Happy 200GR8!

And to kick things off with some good belly laughs, here are Fark.com's top headlines from 2007:

HEADLINE OF THE YEAR: Bear attack victim had 'tender heart,' according to friends, family, bear

Runner-up: Man who beat his girlfriend with a flashlight charged with assault. Flashlight charged with battery


SPORTS HEADLINE OF THE YEAR: Kentucky Derby winner Barbaro downgraded from Spalding to Elmer's

Runner-up: Skiing champion killed after sudden encounter with a tree, the great white shark of the ski slopes


GEEK HEADLINE OF THE YEAR: Scientists develop an adhesive so powerful it could stick a criminal charge on a rich white guy

Runner-up: Today may or may not be Erwin Shrödinger's birthday


SHOWBIZ HEADLINE OF THE YEAR: CSI team currently at Anna Nicole Smith residence in the Bahamas. After turning on special light that illuminates semen, the house could be seen from space

Runner-up: Congratulations to Larry Birkhead, winner of the 2007 Anna Nicole Smith Vaginal Dumpster Invitational


WORDPLAY/PUN HEADLINE OF THE YEAR: Mom wants schools to ban books filled with sin.
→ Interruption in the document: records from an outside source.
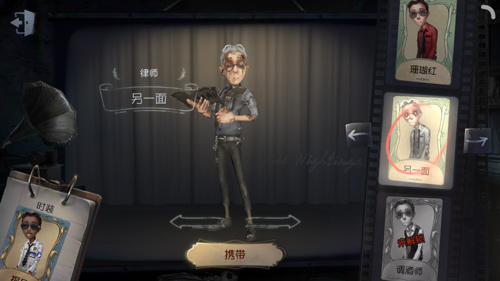 第五人格律师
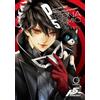 Atlus Persona 5: Comic À La Carte (Tascabile)
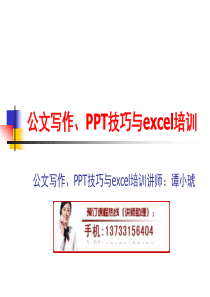 公文写作、PPT技巧与excel培训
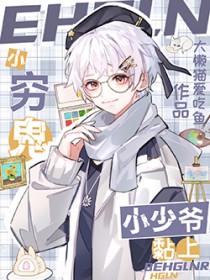 小穷鬼黏上小少爷 小穷鬼黏上小少爷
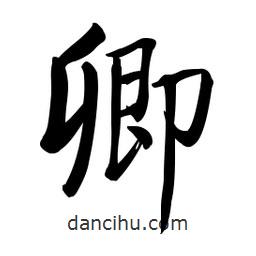 啟功寫的楷書卿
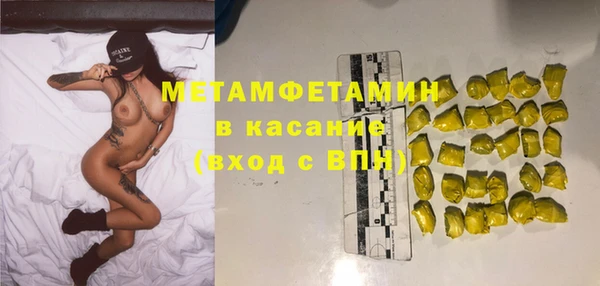 трава Инта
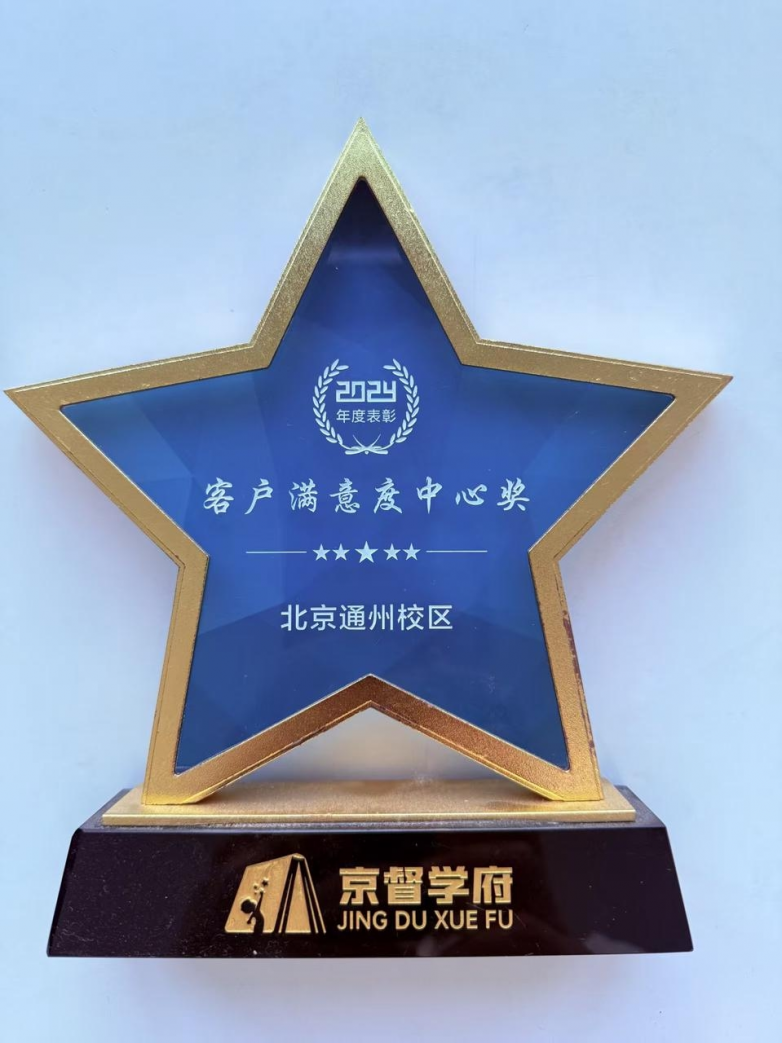 广州荔湾区高中一对一培训机构哪家教学实力强?京督学府深耕本地高中辅导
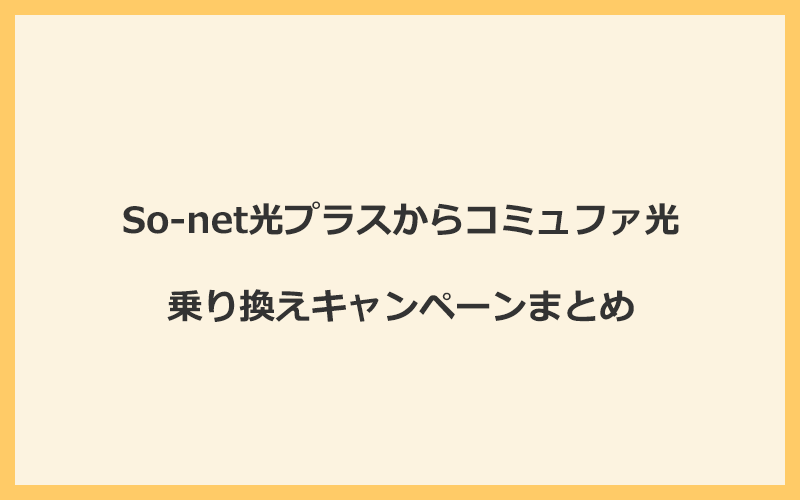 So-net光プラスからコミュファ光への乗り換えキャンペーンまとめ！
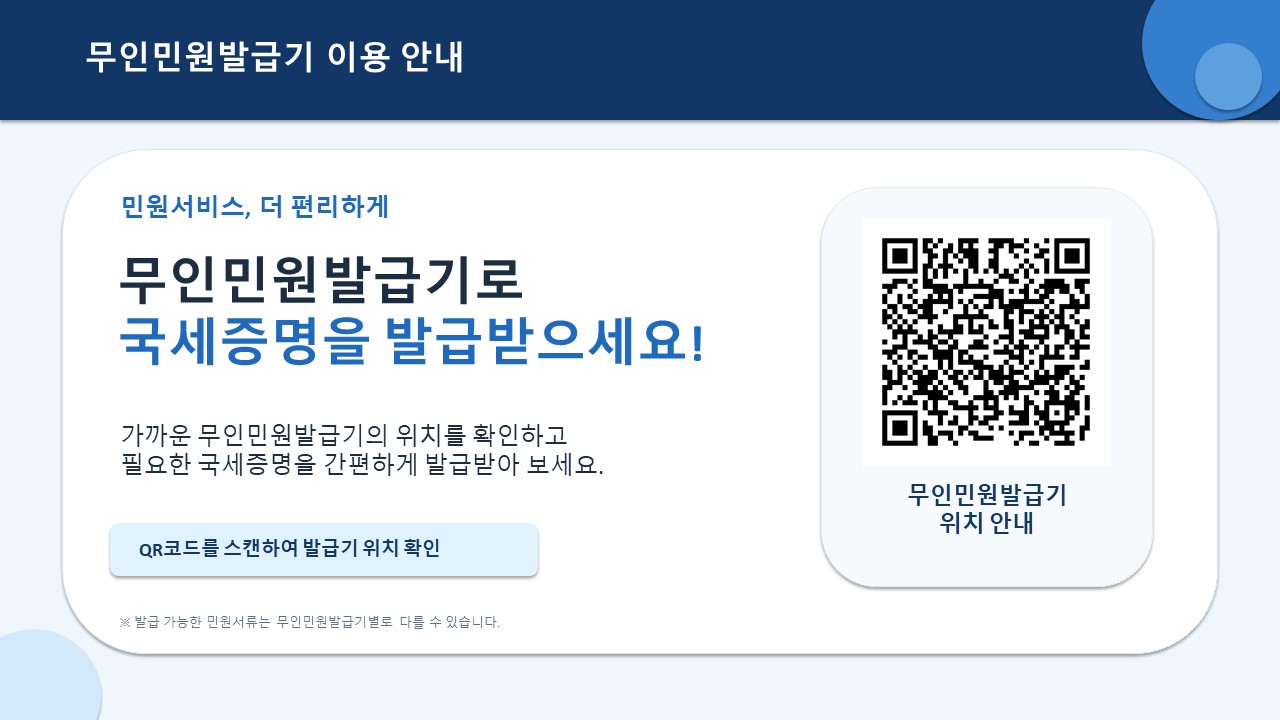 무인민원발급기_국세증명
There goes my trigonometry textbook

Runner-up: Bingo hall worker B-10 and robbed


POLITICS HEADLINE OF THE YEAR: Barack Obama campaigned door-to-door in Iowa on Saturday. In other news, Des Moines police report that they have received a large number of calls from frightened residents claiming there is a black man standing on their porch

Runner-up: Japanese lesbian begins run for parliament purple monkey dishwasher I once killed a man. Let's face it, you stopped reading this headline after the first two words

3 comments:

Anonymous said...

Happy New Year to you and the rest of the family! Hope it will be a blessed and more fulfilling one in every way.

ROTFL! Where do they get this stuff?

Scratchie said...

All the best for 2008.

slybabyk said...

Thanks jamaican dawta and scratchie! All the best to you, too!